The first processing trials also point to progress that feels encouraging. Although still small-scale, these tests show that the emerging materials can be handled by familiar industrial processes without major disruption. Passing these initial checks is an important step, because one of the common barriers for bio-based materials is the fear that they will require entirely new equipment or drastically different processing conditions. Seeing that several of BIOntier’s materials can already enter existing workflows makes future uptake more plausible.
Another sign of maturity is the early identification of potential Key Exploitable Results. While these innovations are only beginning to form, partners have already started considering how they might evolve, whether through additional research, pilot-scale validation, standardisation pathways, or future intellectual-property protection. This early thinking helps smooth the journey from research to real-world impact and shows a shared commitment to turning scientific progress into something that can eventually support European industries.
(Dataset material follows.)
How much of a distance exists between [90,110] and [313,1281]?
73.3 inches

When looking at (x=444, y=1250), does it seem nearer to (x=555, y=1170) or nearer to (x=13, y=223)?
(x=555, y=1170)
Looking forward, the next steps, scaling up production, validating performance in realistic conditions, and aligning with standardisation and regulatory frameworks, will determine how far these innovations can go. But the first period has already shown that the technical groundwork is solid, the scientific direction is forward-looking, and the project has the potential to deliver solutions that truly advance the field of sustainable, high-performance biocomposites.